You: Anointed to Reveal God's Fruitfulness You: Anointed to Reveal God's Fruitfulness

I was talking recently with a friend from church who is a potter, a painter, and musician. He has talent in abundance. His studio is a visual feast of color and design. But his stuck point? He cannot seem to focus on actual carry-through. “I want to love and serve God with my life, but I can’t picture myself actually putting a body of work out there,” he admitted sadly. “I have no confidence in my ability to succeed.”

A business coach might see my artist friend as the perfect client: Get a business plan in place, develop a marketing strategy, and create some measurable goals and a feedback loop.

But I suggest that this stuckness is vocational in nature. The necessary questions are not about a business plan and marketing strategy or measurable goals, but about one’s worthiness and willingness to be tangibly fruitful in the reign of God.

I suspect that the vast majority of baptized men and women wrestle with their worthiness and willingness to be fruitful in their lives to the measure God has in mind.

In the Gospel of John we hear Jesus make two statements of enormous invitation and equally enormous challenge: “I came so that you may have life and have it more abundantly.” And in equal generosity, and with quite serious intent, he says, “It was not you who chose me but I who chose you and appointed you to go and bear fruit that will remain” (see John 10:10, 15:16). Clearly, “Yes but” is not an appropriate response to such a generous invitation.

Yes, this divine invitation to fruitfulness is unimaginable, and it challenges every one of us to the core. We live in a culture that glamorizes exceptionalism but in fact socially rewards mediocrity. “Don’t make waves,” we often hear. “Fit in.”

But neither you nor I were anointed in Christ to merely “fit in.” Being small, afraid to reveal to our world the utter and unexplainable generosity of God through our lives and labors, deprives our world of God’s great good. Being small diminishes the body of Christ of which we are a part, and works against the revelation of the reign of God in our place and time.

The vocational truth is this: Your fruitfulness is evidence of real human participation in divine life. This is the shocking reality of Christian faith—humankind’s actual participation, here and now, in divine life.

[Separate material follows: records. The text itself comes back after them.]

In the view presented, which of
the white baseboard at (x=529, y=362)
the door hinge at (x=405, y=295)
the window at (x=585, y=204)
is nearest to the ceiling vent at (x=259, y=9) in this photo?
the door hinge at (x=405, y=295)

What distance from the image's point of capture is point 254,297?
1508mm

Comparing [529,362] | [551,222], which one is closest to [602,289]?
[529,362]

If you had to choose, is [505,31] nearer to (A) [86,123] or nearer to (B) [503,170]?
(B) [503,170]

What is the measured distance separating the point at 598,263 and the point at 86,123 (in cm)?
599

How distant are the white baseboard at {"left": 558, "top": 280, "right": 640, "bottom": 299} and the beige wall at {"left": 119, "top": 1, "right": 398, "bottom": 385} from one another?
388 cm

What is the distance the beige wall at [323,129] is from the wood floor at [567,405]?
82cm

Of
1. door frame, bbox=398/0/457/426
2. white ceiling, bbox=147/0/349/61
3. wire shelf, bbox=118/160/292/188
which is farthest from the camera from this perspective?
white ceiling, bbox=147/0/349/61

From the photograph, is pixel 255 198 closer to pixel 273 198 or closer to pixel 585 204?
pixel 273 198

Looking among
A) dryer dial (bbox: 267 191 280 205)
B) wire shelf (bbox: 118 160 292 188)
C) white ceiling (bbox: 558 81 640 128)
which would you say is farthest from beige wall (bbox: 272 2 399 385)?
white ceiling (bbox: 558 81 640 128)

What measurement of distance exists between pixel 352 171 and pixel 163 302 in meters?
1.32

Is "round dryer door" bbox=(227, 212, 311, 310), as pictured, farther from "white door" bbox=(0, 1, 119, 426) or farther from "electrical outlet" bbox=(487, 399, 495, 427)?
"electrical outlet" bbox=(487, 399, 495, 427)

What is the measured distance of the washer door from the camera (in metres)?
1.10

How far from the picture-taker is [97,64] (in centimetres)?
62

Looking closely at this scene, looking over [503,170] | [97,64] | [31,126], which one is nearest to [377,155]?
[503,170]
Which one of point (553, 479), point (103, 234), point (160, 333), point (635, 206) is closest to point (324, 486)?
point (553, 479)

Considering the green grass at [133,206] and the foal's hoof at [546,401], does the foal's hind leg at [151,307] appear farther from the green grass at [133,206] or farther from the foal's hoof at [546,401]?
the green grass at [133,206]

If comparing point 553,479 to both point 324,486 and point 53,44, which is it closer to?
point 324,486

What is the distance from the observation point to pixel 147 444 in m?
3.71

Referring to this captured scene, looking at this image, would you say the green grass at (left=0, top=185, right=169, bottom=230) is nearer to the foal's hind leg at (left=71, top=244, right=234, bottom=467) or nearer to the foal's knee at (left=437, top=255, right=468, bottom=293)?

Jesus refused, at great price, to back down from this vocational truth. Nor are we vocationally free to diminish God’s unexplainable intentions.

In the Gospel of Matthew we hear Jesus speak an encouraging word: “Every good tree bears good fruit. … A good tree cannot bear bad fruit” (see Matthew 7:17-18). We are not bad trees bearing bad fruit. We are not even mediocre trees by any account. No, we were anointed to offer to our world, through our lives and labors, the revelation of the astonishing abundance of God. This was the point of Jesus’ own life and labors.

In short, we will indeed be measured by our fruitfulness—not whether we turned out “enough” pots or paintings, business plans or marketing strategies, or wholesome meals or loads of laundry. Rather, we will be measured by whether we were faithful to our unique and astonishing capacity for fruitbearing. Vocationally, the real challenge is not to produce “enough,” as though we might know how much “enough” is. The real challenge, vocationally, is to defend at all times that interior space where the Holy Spirit can be at work and fruitful through us. Our work, vocationally, is to live in a way that wouldn’t make sense if God did not exist!

Every one of us has been anointed for a purpose, and that purpose, until the moment of our last breath, is to give the Holy Spirit unqualified freedom to accomplish through us what we cannot yet imagine.